The most important lines we are going to edit are going to be found on lines 5 -where we change the name, 30 – where we add the path to our image directory, and 69 and 70 – where we can edit the height and width to reflect our training images. Edit these lines to correspondingly attune the trainer to run on your images.

Additionally, we may want to edit the prompts. Several of the prompts refer to animals or scenes, so if we are trying to capture a specific person, we may want to edit these to better inform the model. We can also further control these generated samples using the guidance scale and sample steps values on lines 87-88.

We can further optimize training the model by editing the batch size, on line 37, and the gradient accumulation steps, line 39, if we want to more quickly train the FLUX.1 model. If we are training on a multi-GPU or H100, we can raise these values up slightly, but we otherwise recommend they be left the same. Be wary raising them may cause an Out Of Memory error.

On line 38, we can change the number of training steps. They recommend between 500 and 4000, so we are going in the middle with 2500. We got good results with this value. It will checkpoint every 250 steps, but we can also change this value on line 22 if needed.

◆ **Dataset rows**

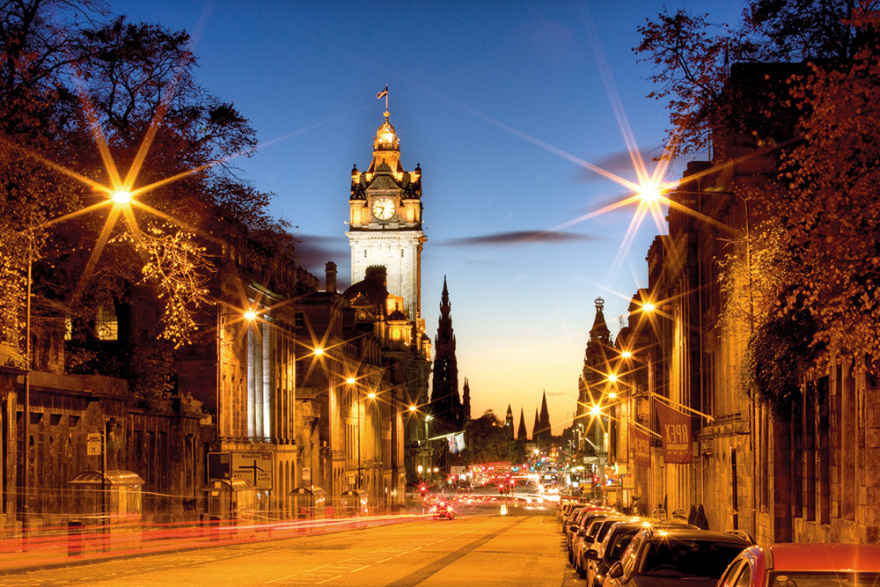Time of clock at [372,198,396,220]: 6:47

---

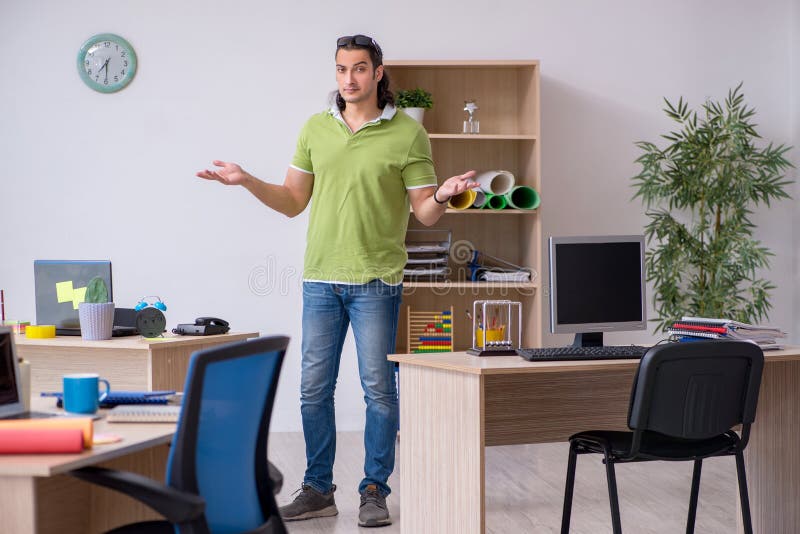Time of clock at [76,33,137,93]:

◆ **Problem set**
1. In the FLUX.1 training text, rewrite the part that opens with the words containing "Additionally, we may" and closes with "Of Memory error.", changing "guidance scale" to "CFG scale".
2. According to the FLUX.1 training text, how often does the trainer save a checkpoint?

◆ **Answers to the exercises**
1.
Additionally, we may want to edit the prompts. Several of the prompts refer to animals or scenes, so if we are trying to capture a specific person, we may want to edit these to better inform the model. We can also further control these generated samples using the CFG scale and sample steps values on lines 87-88.

We can further optimize training the model by editing the batch size, on line 37, and the gradient accumulation steps, line 39, if we want to more quickly train the FLUX.1 model. If we are training on a multi-GPU or H100, we can raise these values up slightly, but we otherwise recommend they be left the same. Be wary raising them may cause an Out Of Memory error.

2. Every 250 steps.